* Records to use *

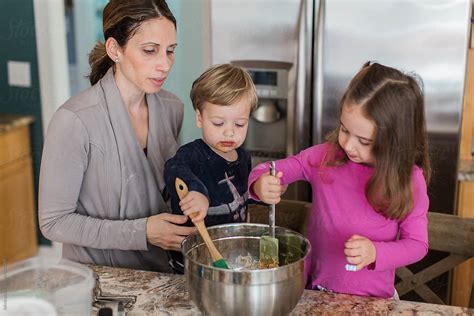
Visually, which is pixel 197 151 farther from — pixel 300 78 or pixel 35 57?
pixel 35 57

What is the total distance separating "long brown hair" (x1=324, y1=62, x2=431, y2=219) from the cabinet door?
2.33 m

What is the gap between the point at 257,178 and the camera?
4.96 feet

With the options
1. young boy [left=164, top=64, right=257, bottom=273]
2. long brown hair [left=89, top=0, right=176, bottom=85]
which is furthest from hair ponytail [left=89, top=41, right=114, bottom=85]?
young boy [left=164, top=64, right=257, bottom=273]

...

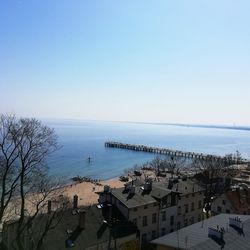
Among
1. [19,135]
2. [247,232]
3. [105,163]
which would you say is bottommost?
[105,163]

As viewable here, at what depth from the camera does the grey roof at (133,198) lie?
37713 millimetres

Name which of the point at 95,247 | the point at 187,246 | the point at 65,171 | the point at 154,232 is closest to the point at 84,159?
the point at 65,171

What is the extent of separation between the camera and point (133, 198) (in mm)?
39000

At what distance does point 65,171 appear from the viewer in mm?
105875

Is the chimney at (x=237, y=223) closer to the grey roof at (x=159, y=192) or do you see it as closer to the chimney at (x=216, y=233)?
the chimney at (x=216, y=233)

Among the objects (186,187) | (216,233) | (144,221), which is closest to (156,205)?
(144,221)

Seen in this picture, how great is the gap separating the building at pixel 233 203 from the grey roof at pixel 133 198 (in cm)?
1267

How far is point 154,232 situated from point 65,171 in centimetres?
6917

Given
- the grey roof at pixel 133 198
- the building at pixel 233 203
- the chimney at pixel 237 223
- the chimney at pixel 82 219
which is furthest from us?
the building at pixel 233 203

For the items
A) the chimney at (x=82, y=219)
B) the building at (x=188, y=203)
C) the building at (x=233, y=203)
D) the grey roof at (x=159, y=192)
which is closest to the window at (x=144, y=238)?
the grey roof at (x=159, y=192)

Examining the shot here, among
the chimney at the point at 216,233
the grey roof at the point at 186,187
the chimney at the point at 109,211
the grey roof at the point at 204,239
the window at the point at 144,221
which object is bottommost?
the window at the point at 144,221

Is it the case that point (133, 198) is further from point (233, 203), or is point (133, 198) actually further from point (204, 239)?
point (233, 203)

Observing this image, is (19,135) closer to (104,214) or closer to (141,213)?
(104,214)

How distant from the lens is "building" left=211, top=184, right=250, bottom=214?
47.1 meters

==

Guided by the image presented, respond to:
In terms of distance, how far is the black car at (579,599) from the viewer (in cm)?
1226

* Written request *
Copy word for word the rows starting with the line that contains "Examining the shot here, among" and going on through the line that contains "47.1 meters", both of those included.

* Solution to this exercise *
Examining the shot here, among
the chimney at the point at 216,233
the grey roof at the point at 186,187
the chimney at the point at 109,211
the grey roof at the point at 204,239
the window at the point at 144,221
which object is bottommost?
the window at the point at 144,221

Is it the case that point (133, 198) is further from point (233, 203), or is point (133, 198) actually further from point (204, 239)?
point (233, 203)

Observing this image, is (19,135) closer to (104,214) or closer to (141,213)?
(104,214)

How distant from the lens is "building" left=211, top=184, right=250, bottom=214?
47.1 meters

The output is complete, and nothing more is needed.